By default I became the marriage counselor between the developer, on the one side, and the investors and Ben, on the other. Ben, of course, didn’t care that the developer opposed extravagance—surely Ben’s investor friends could foot the bill.
In the course of things, I told David Lilly that our arrangement wasn’t working. It seemed that the developer role would have to be assumed from our appointed fellow, but I couldn’t do so without David’s involvement. The other investors knew nothing about this. David refused, however, because he was about to become the Financial Vice President of the University; we had to enlist someone else as developer .
Meanwhile, the St. Anthony Main project in Minneapolis was underway, initiated by Bob Boisclair, and subsequently run by Louis Zelle. The architect of the project was . . . Ben Thompson. St. Anthony Main was a festival market place, developed in the 1970’s with Ben as the idea man. It was a hot property.
Louis fired Ben however, because of cost overruns. David Lilly went to Louis and asked him to take over the St. Paul Hotel if the existing investors would just walk away.
Louis agreed. He promptly fired Ben Thompson from the hotel project and hired the Hammel Green & Abrahamson firm, which designed a fabulous, high-end luxury hotel. But they made one big error.

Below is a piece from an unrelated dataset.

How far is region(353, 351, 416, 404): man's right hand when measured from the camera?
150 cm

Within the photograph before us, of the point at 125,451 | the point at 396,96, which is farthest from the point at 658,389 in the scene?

They located the high-end restaurant in the basement. Moreover, lighting, furnishings—even voices—were soft and quiet. The ambience was so intimate, everyone felt they were dining alone. The restaurant died because people wanted “noisy” and “crowded,” which signaled “a happening place.” Accordingly, the St. Paul Grill was created—and on the first level.
When Louis took over financially, the original investors exited—each leaving a substantial outlay behind. And my services were no longer needed. . .
In ensuing years, however, Louis lost money on the hotel too, so he sold it to the Saint Paul Companies, which by then had merged with Travelers. Travelers eventually sold the hotel to the establishment’s longtime manager and the hotel became a success.
Such a progression is typical in real estate. The first and second owners/investors lose money; even go bankrupt. A third owner then buys in at a low enough price to make money on the project.